> [Stored items]:
◇ ◇ ◇

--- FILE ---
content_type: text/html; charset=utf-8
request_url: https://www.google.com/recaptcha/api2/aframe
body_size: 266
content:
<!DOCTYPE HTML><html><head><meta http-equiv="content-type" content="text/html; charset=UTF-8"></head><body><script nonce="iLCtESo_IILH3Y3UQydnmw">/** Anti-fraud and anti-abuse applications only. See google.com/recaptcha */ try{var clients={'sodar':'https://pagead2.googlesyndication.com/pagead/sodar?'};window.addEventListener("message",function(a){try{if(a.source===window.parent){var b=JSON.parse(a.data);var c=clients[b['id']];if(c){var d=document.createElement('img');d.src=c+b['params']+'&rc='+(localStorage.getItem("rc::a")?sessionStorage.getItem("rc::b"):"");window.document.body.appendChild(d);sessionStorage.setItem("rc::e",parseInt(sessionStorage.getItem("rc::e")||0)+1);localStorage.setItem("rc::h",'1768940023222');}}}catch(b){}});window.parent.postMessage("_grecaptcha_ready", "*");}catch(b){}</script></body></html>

◇ ◇ ◇

> [Task statement]:
Please transcribe all of the entries precisely.

> [Response to the exercise]:
--- FILE ---
content_type: text/html; charset=utf-8
request_url: https://www.google.com/recaptcha/api2/aframe
body_size: 266
content:
<!DOCTYPE HTML><html><head><meta http-equiv="content-type" content="text/html; charset=UTF-8"></head><body><script nonce="iLCtESo_IILH3Y3UQydnmw">/** Anti-fraud and anti-abuse applications only. See google.com/recaptcha */ try{var clients={'sodar':'https://pagead2.googlesyndication.com/pagead/sodar?'};window.addEventListener("message",function(a){try{if(a.source===window.parent){var b=JSON.parse(a.data);var c=clients[b['id']];if(c){var d=document.createElement('img');d.src=c+b['params']+'&rc='+(localStorage.getItem("rc::a")?sessionStorage.getItem("rc::b"):"");window.document.body.appendChild(d);sessionStorage.setItem("rc::e",parseInt(sessionStorage.getItem("rc::e")||0)+1);localStorage.setItem("rc::h",'1768940023222');}}}catch(b){}});window.parent.postMessage("_grecaptcha_ready", "*");}catch(b){}</script></body></html>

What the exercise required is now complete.